I think that the problem is when you have a materialized view which takes hours to refresh. We are lucky that 99% of our traffic is during 7-19 on weekdays, so we can just refresh at night, but that won't work for others.

I don't know much about how postgresql works internally, so I just probably don't understand the constraints. Anyway as I understand, there are two ways to refresh. You either refresh a view concurrently or not.

If not, then postgres rebuilds the view from its definition on the side and at the end some internal structures are switched from the old to the new query result. Seems reasonable, but for some reason, which I don't understand due to my limited knowledge, an exclusive access lock is held for the entire duration of the refresh and all read queries are blocked, what doesn't work for us.

If you refresh concurrently, postgres rebuilds the view from its definition and compares the old and the new query result with a full outer join to compute a diff. The diff is then applied to the old data (like regular table INSERT/UPDATE/DELETE I assume), so I think you get away with just an exclusive lock and read access still works. There are two downsides to this, first that it requires a UNIQUE constraint for the join, second that the full outer join is a lot of additional work.

I never had the time to test Materialize, but it seems to do what I want with its continuous refresh.

I also thought about splitting the materialized view into two, one for rarely changing data and another one for smaller part of the data which changes daily. Then I would only have to refresh the smaller view and UNION ALL both materialized views in a regular view. Not sure how well will that work with postgres query planner.

beckingz · on Oct 16, 2021

Not sure about how that would work with the PG query planner either, but a batch for rarely changing data and rapid changing data is basically the Lambda data architecture, so probably a good call!

nkozyra · on Oct 15, 2021

If it's a one shot data compilation, you could use something like postgres' NOTIFY to trigger a listening external app.

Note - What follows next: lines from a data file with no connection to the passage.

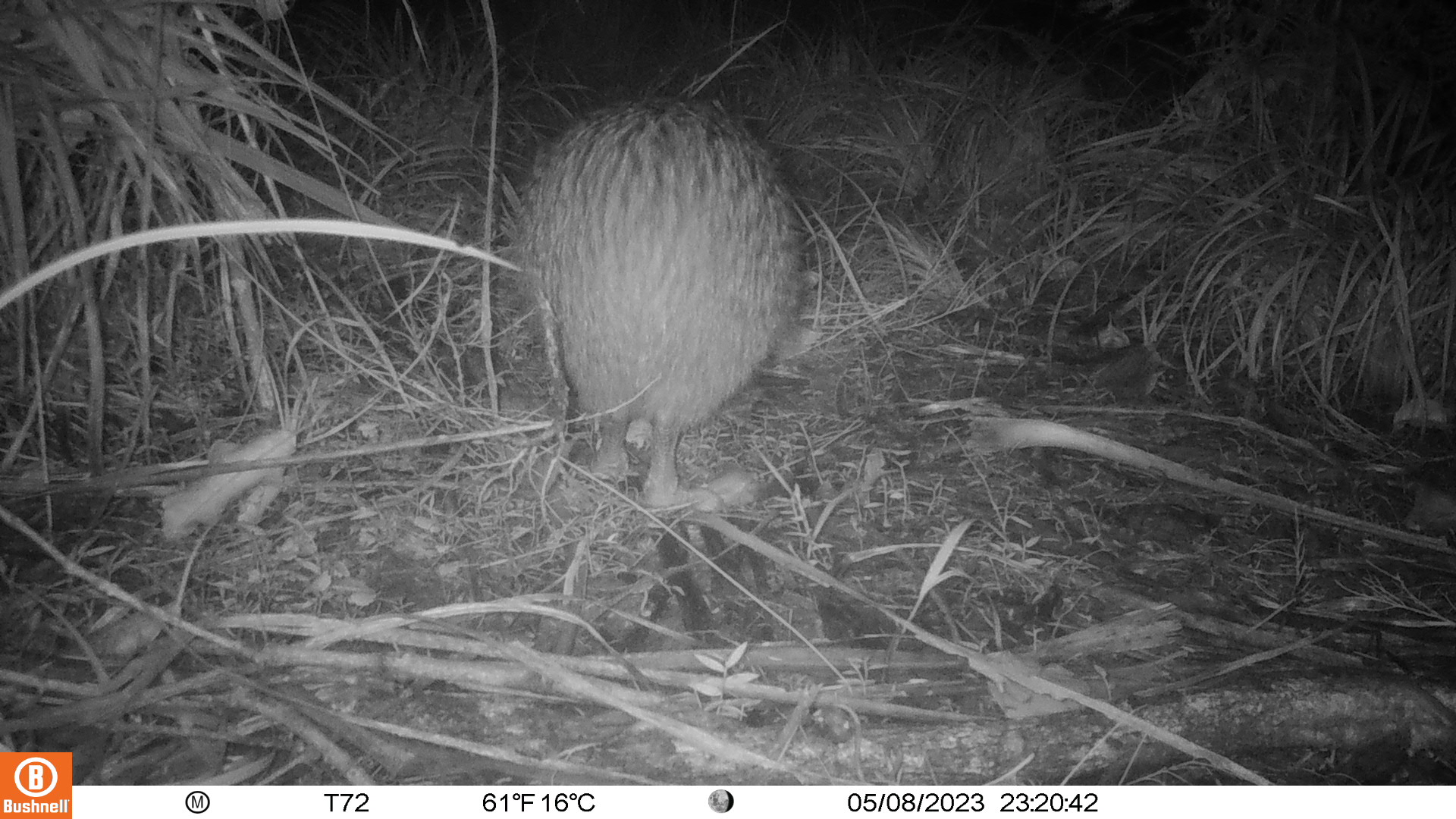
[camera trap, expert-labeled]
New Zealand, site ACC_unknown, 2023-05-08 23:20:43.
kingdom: Animalia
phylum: Chordata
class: Aves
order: Apterygiformes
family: Apterygidae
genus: Apteryx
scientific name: Apteryx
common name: kiwi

anticodon · on Oct 16, 2021

There's one gotcha with this approach: if there's another DDL operation running simultaneously with REFRESH MATERIALIZED VIEW, you'd get an internal postgres error.

You cannot be sure that refresh won't coincide with a grant on all tables in the schema, for example.

marcosdumay · on Oct 15, 2021

Given how well they work on any non-specialised DBMS, I prefer Postgres to take their time and do it right (AKA, differently from everybody else).

sojournerc · on Oct 15, 2021

TimescaleDB (psql extension) has these, specific to time-series however.

https://docs.timescale.com/timescaledb/latest/how-to-guides/...

Pxtl · on Oct 16, 2021

Mssql has "indexed views" which are automatically updated instantly... But they destroy your insert/update performance and their requirements are so draconian as to be completely impossible to ever actually use (no left joins, no subqueries, no self joins, etc...).

BikiniPrince · on Oct 15, 2021

Yes, views are nice, but there is also a fair concept of not needlessly bogging down a table. Sure, they were making up data, but a flat table with stats, profile data and other easily external data is just bloat. Once you have an id then static fields can be retrieved from other services/data stores.

tomrod · on Oct 15, 2021

I'm not sure I am following. Aren't materialized views just formal, cached results of a query? That wouldn't bog down a table.

lazide · on Oct 15, 2021

I think their point is more ‘don’t store all that junk in your primary database and then do all your work on it there too if you can just stuff it somewhere else’. Which has pros and cons and depends a lot on various scaling factors.

beckingz · on Oct 16, 2021

Materialized views are persistent tables that are typically updated when the underlying data is updated.

Typically.

Pxtl · on Oct 16, 2021

I'm pretty sure most engines use the term "materialized views" for eventual consistency tables. The only db I've seen with that kind of ACID materialized view is MS SQL, which calls them "indexed views".

manquer · on Oct 15, 2021

Perhaps he means it will bog down on refresh.

tomrod · on Oct 15, 2021

Maybe? Not sure.

aledalgrande · on Oct 15, 2021

Another thing I'm waiting for in Postgres is lifting and decoupling from the connection limit...

sroussey · on Oct 16, 2021

It’s a good thing to use 2021 hardware. In 2001 you had to be more creative, as to have summary tables as materialized views would blow up the production database, lol.

heisenbit · on Oct 16, 2021

> At Battlefy our primary database is MongoDB.

I somehow feel their optimization problem is related to not using a relational DB.

DeathArrow · on Oct 16, 2021

I am not convinced that the best data store for a game is a general purpose database.